> **Exercise requirements**
Please extract the passage of the Sanandaj County article starting at "County in Kurdistan province, Iran" and ending at "status of a city.", copying it word for word.

- Location of Sanandaj County in Kurdistan province
- Location of Kurdistan province in Iran
- Coordinates: 35°22′N 46°53′E﻿ / ﻿35.367°N 46.883°E
- Country: Iran
- Province: Kurdistan
- Capital: Sanandaj
- Districts: Central, Hoseynabad, Kalatrazan, Sirvan

Population (2016)
- • Total: 501,402
- Time zone: UTC+3:30 (IRST)

= Sanandaj County =

County in Kurdistan province, Iran

Sanandaj County (شهرستان سنندج) is in Kurdistan province, Iran. Its capital is the city of Sanandaj.

==History==
In 2011, Hoseynabad-e Jonubi Rural District was separated from the Central District, and Hoseynabad-e Shomali Rural District was separated from Saral District of Divandarreh County in the formation of Hoseynabad District. Zhavarud-e Sharqi Rural District was separated from the Central District to form Sirvan District, including the new Miyanrud Rural District.

After the 2016 National Census, the village of Hoseynabad was elevated to the status of a city.

==Demographics==
===Ethnicity===
The county is populated by ethnic Kurds.

> **Records**
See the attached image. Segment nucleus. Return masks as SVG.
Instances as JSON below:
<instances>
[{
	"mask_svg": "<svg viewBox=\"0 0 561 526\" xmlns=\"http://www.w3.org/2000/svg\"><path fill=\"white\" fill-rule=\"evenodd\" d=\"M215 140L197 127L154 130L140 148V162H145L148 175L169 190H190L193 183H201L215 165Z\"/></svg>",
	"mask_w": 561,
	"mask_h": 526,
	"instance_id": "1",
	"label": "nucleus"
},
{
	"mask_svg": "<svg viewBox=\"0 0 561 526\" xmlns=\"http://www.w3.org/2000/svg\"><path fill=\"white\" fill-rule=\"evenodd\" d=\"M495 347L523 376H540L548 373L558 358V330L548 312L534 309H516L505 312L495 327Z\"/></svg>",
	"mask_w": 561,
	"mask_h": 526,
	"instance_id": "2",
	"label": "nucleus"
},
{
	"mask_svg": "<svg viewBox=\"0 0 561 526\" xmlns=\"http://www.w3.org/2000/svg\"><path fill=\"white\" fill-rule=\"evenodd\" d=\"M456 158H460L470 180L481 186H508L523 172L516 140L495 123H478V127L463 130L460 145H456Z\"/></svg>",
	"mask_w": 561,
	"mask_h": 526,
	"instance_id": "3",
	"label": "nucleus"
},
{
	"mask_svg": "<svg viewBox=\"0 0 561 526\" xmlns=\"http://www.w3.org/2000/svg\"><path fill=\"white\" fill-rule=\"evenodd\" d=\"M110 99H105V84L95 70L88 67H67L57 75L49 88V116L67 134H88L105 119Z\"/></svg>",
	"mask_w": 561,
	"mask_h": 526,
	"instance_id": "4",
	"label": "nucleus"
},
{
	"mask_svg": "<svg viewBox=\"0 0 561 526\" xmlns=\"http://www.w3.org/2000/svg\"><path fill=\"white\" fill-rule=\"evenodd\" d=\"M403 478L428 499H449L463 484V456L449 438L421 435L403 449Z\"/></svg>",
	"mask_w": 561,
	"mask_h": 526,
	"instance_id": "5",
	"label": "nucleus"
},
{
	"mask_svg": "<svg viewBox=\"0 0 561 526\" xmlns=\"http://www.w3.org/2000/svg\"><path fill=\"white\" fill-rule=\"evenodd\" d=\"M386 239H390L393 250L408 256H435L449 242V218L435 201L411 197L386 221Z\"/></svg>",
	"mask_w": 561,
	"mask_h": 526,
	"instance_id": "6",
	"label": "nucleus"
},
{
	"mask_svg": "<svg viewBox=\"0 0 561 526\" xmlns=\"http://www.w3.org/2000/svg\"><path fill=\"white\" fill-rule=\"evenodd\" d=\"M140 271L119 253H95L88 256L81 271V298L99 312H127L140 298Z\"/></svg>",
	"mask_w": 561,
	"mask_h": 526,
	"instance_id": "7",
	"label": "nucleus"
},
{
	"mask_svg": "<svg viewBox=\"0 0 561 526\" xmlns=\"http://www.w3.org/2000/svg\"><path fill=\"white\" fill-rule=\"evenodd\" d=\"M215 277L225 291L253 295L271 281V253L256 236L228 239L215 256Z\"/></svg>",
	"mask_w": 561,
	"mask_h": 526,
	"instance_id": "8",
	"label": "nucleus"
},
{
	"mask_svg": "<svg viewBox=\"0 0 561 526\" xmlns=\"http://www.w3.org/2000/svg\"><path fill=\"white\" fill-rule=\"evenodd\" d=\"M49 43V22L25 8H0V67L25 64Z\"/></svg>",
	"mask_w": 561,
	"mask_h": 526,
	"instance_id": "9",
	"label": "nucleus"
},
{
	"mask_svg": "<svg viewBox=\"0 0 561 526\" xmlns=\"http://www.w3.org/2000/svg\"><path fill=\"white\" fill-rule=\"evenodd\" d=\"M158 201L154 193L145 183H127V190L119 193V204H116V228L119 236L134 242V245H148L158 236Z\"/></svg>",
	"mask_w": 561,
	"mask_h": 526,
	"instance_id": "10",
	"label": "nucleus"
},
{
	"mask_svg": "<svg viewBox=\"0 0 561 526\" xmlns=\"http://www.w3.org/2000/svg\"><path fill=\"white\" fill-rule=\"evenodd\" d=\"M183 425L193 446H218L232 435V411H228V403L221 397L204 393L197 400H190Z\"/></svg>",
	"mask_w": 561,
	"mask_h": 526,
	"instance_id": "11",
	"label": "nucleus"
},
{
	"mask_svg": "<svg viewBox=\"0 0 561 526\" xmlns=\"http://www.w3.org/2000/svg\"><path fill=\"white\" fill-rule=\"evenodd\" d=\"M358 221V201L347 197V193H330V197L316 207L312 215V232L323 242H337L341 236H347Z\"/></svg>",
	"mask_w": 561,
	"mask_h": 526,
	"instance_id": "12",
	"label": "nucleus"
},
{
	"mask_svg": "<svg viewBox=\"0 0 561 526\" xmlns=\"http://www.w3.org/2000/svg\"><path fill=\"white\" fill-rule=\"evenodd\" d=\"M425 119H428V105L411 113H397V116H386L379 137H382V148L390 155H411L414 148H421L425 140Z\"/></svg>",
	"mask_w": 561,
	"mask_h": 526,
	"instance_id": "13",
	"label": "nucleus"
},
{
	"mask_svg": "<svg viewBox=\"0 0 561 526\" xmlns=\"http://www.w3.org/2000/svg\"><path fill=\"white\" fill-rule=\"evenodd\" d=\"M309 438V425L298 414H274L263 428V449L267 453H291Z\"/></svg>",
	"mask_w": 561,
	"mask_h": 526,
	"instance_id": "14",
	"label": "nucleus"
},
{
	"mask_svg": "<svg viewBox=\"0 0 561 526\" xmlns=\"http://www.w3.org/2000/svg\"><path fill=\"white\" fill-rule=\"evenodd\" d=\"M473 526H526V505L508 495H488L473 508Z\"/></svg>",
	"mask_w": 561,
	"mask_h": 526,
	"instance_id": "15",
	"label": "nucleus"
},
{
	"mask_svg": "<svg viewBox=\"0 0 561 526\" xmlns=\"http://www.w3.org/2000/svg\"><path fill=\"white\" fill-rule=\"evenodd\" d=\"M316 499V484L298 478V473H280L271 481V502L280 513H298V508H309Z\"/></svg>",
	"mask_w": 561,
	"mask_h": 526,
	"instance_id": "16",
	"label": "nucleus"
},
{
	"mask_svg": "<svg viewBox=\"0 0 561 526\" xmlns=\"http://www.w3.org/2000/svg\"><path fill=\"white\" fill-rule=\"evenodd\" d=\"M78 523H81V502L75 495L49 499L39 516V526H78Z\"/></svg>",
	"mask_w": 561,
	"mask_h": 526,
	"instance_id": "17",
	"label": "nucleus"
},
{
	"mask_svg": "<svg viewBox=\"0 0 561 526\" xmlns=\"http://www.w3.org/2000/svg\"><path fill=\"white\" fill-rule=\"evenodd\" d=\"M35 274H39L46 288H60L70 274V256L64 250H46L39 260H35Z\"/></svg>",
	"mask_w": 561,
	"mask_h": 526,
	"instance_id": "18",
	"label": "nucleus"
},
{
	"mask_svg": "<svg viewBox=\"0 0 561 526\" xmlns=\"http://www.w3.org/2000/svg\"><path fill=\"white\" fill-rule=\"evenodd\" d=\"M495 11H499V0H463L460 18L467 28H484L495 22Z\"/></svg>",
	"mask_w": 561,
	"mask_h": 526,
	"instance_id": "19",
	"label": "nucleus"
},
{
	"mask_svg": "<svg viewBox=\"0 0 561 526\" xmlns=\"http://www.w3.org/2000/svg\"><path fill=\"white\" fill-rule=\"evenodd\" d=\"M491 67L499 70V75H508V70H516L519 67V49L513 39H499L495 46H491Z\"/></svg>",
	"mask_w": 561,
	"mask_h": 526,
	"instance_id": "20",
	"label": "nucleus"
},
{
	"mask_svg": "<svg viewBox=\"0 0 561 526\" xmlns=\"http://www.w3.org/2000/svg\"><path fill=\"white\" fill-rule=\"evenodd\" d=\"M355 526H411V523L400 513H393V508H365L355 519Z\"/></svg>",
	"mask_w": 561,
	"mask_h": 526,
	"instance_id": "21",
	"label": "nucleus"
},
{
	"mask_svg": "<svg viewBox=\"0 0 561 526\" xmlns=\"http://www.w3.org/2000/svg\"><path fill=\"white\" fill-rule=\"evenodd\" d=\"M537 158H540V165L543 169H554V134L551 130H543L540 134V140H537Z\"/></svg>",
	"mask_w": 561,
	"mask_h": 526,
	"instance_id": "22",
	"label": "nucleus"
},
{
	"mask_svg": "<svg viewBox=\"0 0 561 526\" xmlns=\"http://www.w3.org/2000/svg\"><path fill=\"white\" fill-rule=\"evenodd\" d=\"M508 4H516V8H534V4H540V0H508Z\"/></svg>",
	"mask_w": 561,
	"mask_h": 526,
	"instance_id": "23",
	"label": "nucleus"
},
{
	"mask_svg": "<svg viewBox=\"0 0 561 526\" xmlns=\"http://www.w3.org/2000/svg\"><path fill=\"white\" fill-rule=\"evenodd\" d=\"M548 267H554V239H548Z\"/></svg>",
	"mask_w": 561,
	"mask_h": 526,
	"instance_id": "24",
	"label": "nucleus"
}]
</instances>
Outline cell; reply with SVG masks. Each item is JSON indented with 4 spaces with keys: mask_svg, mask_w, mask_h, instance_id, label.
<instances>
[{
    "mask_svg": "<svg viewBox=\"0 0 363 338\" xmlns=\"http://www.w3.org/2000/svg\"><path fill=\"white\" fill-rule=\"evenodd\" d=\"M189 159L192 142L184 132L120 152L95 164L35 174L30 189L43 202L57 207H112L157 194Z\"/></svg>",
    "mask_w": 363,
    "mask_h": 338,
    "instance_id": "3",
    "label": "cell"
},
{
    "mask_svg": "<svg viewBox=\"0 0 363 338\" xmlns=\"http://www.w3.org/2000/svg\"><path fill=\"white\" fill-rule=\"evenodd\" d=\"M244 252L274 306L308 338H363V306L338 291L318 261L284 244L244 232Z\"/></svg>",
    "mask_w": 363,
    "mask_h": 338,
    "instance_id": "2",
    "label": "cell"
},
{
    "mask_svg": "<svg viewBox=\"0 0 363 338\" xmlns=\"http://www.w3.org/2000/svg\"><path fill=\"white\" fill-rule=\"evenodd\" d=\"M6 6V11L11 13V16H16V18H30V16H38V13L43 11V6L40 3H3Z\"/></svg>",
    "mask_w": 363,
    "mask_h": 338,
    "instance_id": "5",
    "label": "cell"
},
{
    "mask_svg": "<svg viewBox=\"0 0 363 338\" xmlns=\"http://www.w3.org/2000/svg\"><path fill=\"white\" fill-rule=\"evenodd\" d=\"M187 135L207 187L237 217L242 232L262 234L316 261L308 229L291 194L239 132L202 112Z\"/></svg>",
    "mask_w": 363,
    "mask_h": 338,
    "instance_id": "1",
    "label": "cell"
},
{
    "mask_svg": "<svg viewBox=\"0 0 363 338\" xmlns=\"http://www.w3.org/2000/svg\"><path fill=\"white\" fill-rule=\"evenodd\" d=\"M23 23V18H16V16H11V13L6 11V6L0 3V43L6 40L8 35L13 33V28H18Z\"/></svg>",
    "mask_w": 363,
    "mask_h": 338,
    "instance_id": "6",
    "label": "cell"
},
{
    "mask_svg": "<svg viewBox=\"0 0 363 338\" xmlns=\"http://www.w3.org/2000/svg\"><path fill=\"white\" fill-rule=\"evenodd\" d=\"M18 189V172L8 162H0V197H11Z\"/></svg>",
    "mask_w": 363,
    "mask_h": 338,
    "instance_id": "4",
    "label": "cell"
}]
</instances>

> **The completed task**
County in Kurdistan province, Iran

Sanandaj County (شهرستان سنندج) is in Kurdistan province, Iran. Its capital is the city of Sanandaj.

==History==
In 2011, Hoseynabad-e Jonubi Rural District was separated from the Central District, and Hoseynabad-e Shomali Rural District was separated from Saral District of Divandarreh County in the formation of Hoseynabad District. Zhavarud-e Sharqi Rural District was separated from the Central District to form Sirvan District, including the new Miyanrud Rural District.

After the 2016 National Census, the village of Hoseynabad was elevated to the status of a city.